Recorded data.
********

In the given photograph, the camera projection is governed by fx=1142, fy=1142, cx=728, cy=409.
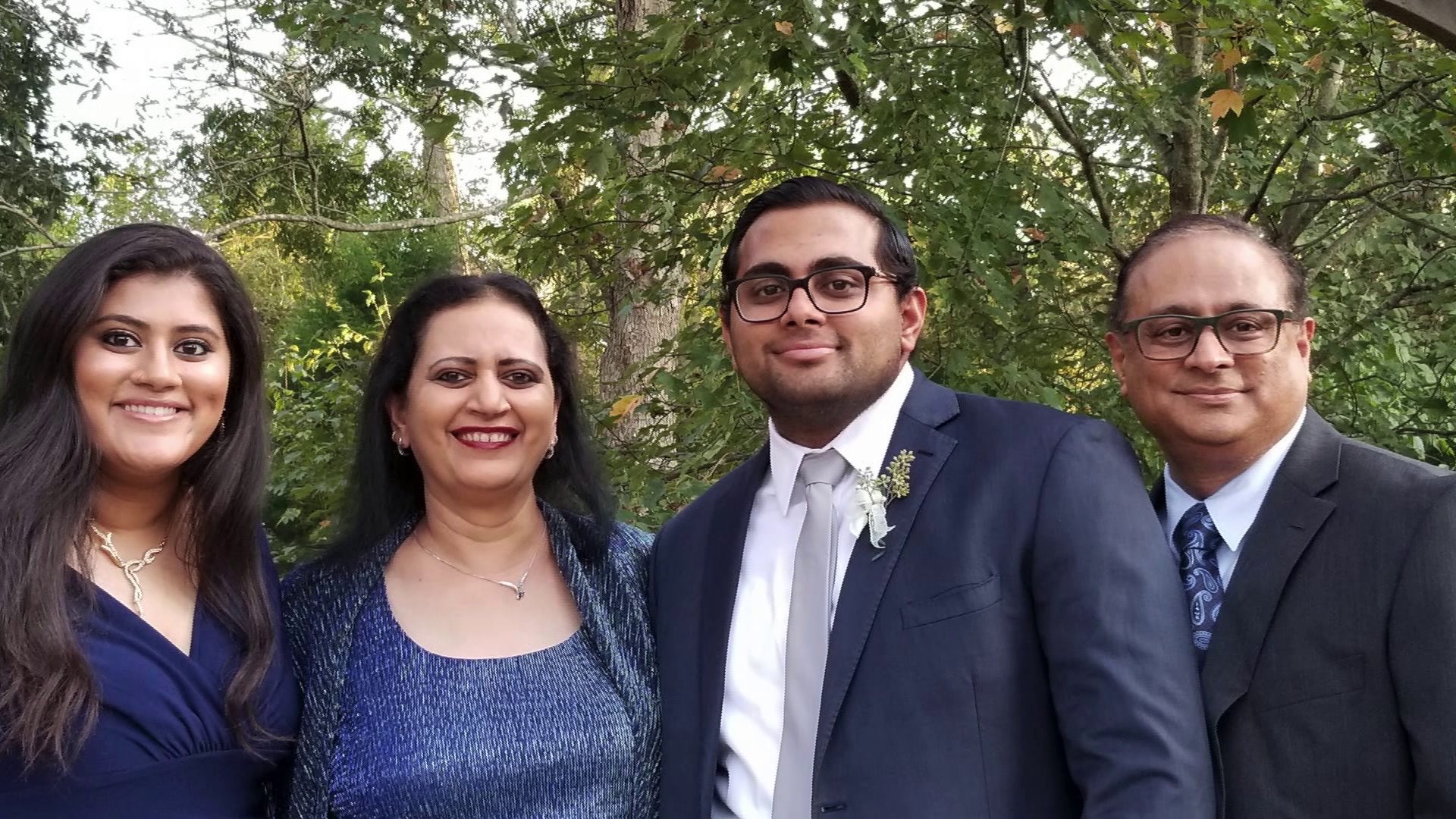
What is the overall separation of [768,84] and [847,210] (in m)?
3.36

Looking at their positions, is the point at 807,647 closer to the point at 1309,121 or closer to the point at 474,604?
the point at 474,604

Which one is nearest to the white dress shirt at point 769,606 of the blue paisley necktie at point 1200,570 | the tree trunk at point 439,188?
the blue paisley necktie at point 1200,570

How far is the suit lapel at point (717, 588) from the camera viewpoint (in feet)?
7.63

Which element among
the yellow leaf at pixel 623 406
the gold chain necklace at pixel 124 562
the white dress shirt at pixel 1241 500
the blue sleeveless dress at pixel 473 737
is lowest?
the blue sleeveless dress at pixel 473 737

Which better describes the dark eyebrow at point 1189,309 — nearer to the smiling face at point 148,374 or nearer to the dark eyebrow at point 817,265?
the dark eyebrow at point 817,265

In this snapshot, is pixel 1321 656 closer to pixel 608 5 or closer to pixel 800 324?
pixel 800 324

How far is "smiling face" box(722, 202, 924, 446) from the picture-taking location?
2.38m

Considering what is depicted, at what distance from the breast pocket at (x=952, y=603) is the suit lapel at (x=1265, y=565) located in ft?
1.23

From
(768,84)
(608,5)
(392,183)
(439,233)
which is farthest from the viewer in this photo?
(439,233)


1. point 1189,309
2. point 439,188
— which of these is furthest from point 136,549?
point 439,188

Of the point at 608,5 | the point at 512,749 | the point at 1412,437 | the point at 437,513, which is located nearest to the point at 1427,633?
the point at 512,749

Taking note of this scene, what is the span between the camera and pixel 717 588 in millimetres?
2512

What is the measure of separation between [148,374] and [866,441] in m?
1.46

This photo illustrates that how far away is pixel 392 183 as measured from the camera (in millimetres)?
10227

********

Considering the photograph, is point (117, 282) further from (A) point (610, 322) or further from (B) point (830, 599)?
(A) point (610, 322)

********

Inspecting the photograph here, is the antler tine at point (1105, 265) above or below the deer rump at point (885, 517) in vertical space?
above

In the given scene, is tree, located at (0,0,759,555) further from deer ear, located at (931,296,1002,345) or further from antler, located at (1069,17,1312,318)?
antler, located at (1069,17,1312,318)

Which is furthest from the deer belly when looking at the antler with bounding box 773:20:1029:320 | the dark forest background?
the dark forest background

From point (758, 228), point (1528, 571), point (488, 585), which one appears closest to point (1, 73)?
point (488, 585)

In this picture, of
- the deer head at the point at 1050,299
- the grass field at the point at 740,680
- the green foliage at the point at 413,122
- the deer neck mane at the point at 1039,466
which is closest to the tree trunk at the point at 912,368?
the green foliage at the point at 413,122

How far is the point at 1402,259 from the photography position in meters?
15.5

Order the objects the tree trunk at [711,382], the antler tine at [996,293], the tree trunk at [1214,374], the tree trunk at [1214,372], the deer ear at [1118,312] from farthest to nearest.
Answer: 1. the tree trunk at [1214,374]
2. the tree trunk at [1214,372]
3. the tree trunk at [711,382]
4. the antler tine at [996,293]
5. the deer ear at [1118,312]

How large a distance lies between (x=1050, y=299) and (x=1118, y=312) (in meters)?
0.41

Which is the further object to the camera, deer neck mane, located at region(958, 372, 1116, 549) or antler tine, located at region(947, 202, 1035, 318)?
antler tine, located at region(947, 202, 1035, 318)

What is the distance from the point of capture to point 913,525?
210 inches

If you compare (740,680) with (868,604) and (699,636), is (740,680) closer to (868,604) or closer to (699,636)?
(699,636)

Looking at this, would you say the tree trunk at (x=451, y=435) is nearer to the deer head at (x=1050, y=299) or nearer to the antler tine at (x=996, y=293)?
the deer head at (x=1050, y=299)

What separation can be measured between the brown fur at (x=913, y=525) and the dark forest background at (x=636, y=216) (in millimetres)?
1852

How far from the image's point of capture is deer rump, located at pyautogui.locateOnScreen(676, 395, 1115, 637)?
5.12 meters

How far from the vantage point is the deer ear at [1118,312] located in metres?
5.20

********

Description of the task. Return every line in the records above that contains the word "furthest", copying each line in full.

Expected output.
— which of these is furthest from point 136,549?
Which is furthest from the deer belly when looking at the antler with bounding box 773:20:1029:320 | the dark forest background?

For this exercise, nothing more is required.